-- INFORMATION PROVIDED follows --

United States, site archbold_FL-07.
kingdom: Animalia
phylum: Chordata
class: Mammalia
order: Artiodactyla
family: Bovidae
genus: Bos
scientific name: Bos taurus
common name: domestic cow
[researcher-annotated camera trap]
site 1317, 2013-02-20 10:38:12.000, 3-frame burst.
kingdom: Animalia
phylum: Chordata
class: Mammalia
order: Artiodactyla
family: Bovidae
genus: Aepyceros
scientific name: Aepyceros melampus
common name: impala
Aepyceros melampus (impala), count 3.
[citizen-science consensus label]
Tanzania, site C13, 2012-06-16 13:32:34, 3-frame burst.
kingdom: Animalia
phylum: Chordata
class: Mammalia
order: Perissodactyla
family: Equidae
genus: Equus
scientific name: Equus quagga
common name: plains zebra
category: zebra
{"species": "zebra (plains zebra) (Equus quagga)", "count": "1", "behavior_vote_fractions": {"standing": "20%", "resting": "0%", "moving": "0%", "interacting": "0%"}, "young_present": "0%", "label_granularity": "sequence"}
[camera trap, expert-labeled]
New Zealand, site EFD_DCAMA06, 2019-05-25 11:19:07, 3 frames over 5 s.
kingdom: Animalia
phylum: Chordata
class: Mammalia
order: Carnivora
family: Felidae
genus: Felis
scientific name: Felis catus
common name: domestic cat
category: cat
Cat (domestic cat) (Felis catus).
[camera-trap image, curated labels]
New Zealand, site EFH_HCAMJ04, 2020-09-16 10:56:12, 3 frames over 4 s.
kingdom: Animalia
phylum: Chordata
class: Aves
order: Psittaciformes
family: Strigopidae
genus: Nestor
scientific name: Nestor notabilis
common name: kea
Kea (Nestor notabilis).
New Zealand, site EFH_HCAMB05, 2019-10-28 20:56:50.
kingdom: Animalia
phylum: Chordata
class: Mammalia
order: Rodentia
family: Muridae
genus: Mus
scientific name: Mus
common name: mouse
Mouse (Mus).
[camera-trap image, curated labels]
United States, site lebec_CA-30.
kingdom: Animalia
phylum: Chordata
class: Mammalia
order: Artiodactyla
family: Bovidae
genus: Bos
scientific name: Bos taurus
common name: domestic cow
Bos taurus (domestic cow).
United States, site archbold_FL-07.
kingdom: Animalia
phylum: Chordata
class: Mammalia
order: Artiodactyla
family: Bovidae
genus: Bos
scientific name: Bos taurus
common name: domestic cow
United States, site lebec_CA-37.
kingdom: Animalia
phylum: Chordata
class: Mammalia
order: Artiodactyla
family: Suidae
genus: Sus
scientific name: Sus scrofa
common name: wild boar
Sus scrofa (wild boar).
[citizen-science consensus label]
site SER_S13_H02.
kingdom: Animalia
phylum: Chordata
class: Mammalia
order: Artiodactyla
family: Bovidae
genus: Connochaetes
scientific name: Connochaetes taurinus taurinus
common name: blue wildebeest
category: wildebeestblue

-- INFORMATION PROVIDED concluded --

Pick every line of the data that includes the string "over".

> _ANSWER_
New Zealand, site EFD_DCAMA06, 2019-05-25 11:19:07, 3 frames over 5 s.
New Zealand, site EFH_HCAMJ04, 2020-09-16 10:56:12, 3 frames over 4 s.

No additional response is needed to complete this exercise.